Validating market risk models using realized PIT values
Lok, Hsiao Yen
MetadataShow full item record
The aim of this thesis is to propose new tests for validating market risk models for ﬁnancial losses using realized probability-integral transform (PIT) values. We introduce a ﬂexible framework for testing Value-at-Risk (VaR) exceptions at multiple levels based on a weighted transformation of the realized PIT values, where the weight function reﬂects the risk objectives of the modeller. This framework can be extended to perform tests using multiple diﬀerent weight functions. We show that this extended framework either nests or is closely related to many of the traditional VaR and realized PIT tests in existing literature. This approach to model validation is preferable to likelihood-ratio based testing, which can be shown to be a test that is based on a set of speciﬁc weight functions that may not reﬂect the modeller’s risk objectives. A further advantage of this framework is that it can be easily be extended to explicitly tests for serial independence of the realized PIT values.

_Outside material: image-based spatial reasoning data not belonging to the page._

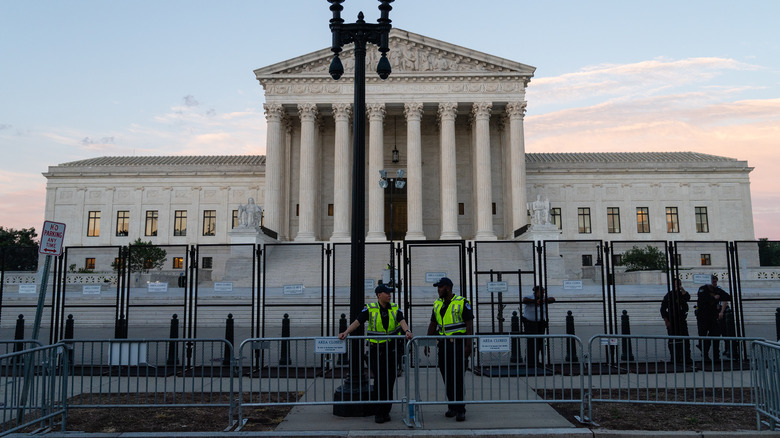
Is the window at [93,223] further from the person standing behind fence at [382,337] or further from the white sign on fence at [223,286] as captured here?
the person standing behind fence at [382,337]

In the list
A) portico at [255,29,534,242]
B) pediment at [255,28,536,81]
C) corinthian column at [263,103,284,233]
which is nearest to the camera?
portico at [255,29,534,242]

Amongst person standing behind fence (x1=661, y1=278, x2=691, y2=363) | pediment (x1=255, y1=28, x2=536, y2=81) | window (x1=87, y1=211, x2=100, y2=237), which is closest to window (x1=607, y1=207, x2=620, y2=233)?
pediment (x1=255, y1=28, x2=536, y2=81)

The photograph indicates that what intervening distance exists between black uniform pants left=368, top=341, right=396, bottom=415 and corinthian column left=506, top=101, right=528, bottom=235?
4033 centimetres

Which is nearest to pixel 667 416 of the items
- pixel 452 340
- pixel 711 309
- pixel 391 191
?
pixel 452 340

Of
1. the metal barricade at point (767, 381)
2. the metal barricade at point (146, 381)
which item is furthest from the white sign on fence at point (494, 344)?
the metal barricade at point (146, 381)

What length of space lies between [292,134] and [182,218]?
17400 millimetres

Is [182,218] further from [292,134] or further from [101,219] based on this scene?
[292,134]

We do this using the idea of blocking, as well as exploiting the martingale diﬀerence (MD) property. In the empirical studies, we have also found that tests based on VaR exceptions have great diﬃculty in detecting poorly calibrated historical simulation (HS) models. We will see how tests based on elicitability theory and proper scoring rule complement the tests based on VaR exceptions to detect poorly calibrated HS models.